* [Source document]
※ ※ ※

Friday, May 23, 2014


Stream Keepers May 2014-05-03

Stream keeping in the rain out in the forest is a real pleasure at this time of year.
 Everywhere life is bursting forth from emergent fry to nesting birds, trees beginning to flush with spring growth. Salmonberry sprouts emerging from the forest floor makes a nice snack when walking along the streams, just realized that’s the perfect snack in the bush for a stream keeper.
We have our smolts counting fence in place with around 20 fish so far moving through all around 115mm to 135mm with a couple of nice trout around 200mm.
Giant Water Bugs find there way into the box on occasion, around 35mm they look formidable with the ability to suck the meat out of a fish leaving only skin and bone. Handle with care and off they go back into the stream.
Some Hog Weed eradication is another project we tackle at this time of year and after several years we seem to be holding it at bay isolated to one spot.
Removal is by hand with extreme care not to get the sap onto your skin, as it is toxic.
Clearing Broom is safer though more daunting as it seems to grow as fast as you cut it. Broom now can be found way up in the bush as well as around suburbia, though a nice looking flower it does out compete native plants.
Down in the estuary life also is bursting forth with Geese nesting, Red Wig Blackbirds, Ducks of all shapes and sizes and even the Beaver is busy at this time repairing there dams and building them higher to contain more water for the upcoming summer months.

With the huge returns of Wild Salmon last year we are expecting that this years fry salvage project will be a big one with more fry emerging from the big spawn last fall than we have seen for over 25 years.
Wild Coho are a species that was so abundant within the Salish Sea that fishing the adults was the easiest salmon fishery around. In front of Lantzville every resident that had the ability to fish would be found morning and night trolling or mooching out in front of Winchelsea Islands.
It did not take too long to limit out your catch and this was true for the whole of the Salish Sea. For some reason, loss of habitat, Hatchery over production, the stocks of Salish Sea wild Coho plummeted from the early 80’s onward.

※ ※ ※

In the stream keepers post, what size were most of the fish moving through the smolt counting fence? Nothing in the listing that comes next is needed for this work.

※ ※ ※

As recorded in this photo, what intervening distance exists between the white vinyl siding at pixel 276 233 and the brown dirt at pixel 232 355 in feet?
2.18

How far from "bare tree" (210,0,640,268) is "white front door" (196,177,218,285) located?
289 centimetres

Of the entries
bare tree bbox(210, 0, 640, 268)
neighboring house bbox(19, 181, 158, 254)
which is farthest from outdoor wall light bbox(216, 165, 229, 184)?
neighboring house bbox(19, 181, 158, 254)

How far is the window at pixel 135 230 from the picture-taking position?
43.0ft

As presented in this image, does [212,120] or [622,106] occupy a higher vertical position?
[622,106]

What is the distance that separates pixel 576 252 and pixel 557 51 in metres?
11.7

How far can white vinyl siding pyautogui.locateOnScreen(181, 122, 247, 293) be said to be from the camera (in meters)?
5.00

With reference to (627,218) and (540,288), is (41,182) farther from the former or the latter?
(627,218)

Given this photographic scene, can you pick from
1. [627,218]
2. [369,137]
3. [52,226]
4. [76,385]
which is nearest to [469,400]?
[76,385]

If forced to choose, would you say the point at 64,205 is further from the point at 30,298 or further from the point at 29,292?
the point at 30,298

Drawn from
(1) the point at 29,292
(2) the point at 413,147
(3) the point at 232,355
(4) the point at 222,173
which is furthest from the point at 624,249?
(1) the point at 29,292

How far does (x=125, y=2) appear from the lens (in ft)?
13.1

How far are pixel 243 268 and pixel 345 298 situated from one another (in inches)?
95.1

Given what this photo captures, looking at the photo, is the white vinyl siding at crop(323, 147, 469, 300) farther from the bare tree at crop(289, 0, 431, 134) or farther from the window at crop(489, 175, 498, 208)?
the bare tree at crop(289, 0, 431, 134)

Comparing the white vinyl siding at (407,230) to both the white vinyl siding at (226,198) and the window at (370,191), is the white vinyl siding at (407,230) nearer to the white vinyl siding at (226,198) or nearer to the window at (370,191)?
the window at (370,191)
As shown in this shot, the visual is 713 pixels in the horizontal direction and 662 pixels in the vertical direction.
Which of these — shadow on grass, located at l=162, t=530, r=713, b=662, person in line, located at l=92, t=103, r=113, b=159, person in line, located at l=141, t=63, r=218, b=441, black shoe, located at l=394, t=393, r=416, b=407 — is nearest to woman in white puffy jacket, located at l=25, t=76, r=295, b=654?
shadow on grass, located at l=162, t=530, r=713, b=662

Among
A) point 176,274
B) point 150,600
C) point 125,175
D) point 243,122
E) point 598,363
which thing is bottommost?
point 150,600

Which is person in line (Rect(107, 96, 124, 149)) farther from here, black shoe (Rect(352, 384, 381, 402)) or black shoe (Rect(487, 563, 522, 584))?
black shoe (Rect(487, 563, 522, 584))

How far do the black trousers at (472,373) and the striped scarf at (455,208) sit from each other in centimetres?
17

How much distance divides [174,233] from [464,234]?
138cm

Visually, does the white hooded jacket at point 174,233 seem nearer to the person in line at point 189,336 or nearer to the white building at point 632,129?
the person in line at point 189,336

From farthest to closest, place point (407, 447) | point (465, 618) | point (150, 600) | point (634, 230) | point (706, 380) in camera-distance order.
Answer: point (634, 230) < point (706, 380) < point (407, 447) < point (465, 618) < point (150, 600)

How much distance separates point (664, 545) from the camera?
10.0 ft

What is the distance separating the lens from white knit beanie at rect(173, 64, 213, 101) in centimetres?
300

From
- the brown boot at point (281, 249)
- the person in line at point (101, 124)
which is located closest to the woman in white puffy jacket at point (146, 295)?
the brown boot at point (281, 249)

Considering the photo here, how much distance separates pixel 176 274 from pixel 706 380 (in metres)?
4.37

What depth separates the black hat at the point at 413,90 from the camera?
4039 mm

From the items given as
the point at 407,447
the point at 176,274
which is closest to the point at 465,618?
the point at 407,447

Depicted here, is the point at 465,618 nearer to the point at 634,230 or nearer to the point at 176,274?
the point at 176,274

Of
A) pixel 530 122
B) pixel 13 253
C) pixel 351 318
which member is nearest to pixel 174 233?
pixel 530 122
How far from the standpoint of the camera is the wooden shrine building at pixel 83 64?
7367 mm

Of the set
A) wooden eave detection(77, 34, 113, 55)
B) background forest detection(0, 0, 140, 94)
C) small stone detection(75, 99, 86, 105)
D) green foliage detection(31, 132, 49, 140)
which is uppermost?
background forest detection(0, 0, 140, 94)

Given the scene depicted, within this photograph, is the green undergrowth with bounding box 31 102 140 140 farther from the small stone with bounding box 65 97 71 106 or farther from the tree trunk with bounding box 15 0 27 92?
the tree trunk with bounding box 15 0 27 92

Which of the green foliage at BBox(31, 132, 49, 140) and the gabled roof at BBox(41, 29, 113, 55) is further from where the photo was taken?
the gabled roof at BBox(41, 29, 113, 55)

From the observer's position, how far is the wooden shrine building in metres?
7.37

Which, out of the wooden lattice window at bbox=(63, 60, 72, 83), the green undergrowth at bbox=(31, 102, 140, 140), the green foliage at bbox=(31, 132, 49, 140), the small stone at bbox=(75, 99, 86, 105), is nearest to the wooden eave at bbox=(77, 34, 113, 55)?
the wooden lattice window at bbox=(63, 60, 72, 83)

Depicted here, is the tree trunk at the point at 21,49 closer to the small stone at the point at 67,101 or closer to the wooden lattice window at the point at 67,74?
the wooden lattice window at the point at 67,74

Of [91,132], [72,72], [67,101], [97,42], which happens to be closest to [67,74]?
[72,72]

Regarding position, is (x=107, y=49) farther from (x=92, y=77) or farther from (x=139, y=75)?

※ ※ ※

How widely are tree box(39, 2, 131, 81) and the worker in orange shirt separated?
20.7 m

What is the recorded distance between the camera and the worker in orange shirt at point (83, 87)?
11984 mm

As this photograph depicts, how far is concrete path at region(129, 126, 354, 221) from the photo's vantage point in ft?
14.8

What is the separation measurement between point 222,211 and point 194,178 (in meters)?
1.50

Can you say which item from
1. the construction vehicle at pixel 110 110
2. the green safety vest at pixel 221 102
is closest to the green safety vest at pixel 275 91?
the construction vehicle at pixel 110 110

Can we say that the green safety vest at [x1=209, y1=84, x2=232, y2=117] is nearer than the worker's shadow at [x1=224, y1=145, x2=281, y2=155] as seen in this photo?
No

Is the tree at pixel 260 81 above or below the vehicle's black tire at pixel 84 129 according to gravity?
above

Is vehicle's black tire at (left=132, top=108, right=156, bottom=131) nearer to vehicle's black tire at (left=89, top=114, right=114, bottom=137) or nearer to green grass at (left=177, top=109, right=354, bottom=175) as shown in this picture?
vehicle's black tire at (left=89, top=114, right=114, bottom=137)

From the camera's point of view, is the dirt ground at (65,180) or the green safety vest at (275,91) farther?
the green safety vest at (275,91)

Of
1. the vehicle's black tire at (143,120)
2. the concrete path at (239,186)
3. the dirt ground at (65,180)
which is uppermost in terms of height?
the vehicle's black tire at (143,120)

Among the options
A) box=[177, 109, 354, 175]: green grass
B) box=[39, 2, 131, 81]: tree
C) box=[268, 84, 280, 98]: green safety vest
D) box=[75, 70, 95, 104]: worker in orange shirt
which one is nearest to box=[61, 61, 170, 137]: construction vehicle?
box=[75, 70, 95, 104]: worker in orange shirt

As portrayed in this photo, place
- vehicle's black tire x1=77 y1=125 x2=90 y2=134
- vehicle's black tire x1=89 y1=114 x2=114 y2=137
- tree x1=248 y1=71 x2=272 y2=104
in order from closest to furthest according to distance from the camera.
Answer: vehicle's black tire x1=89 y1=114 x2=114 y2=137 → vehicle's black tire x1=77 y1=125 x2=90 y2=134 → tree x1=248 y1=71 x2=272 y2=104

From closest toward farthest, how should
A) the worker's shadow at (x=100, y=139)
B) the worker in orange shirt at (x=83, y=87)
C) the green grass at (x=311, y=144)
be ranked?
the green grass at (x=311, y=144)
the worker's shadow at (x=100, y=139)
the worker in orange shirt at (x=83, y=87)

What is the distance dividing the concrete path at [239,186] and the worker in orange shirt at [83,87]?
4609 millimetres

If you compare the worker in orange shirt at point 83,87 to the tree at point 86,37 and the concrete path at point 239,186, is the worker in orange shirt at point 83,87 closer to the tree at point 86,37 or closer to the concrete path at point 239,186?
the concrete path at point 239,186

※ ※ ※

* [Answer below] Around 115mm to 135mm.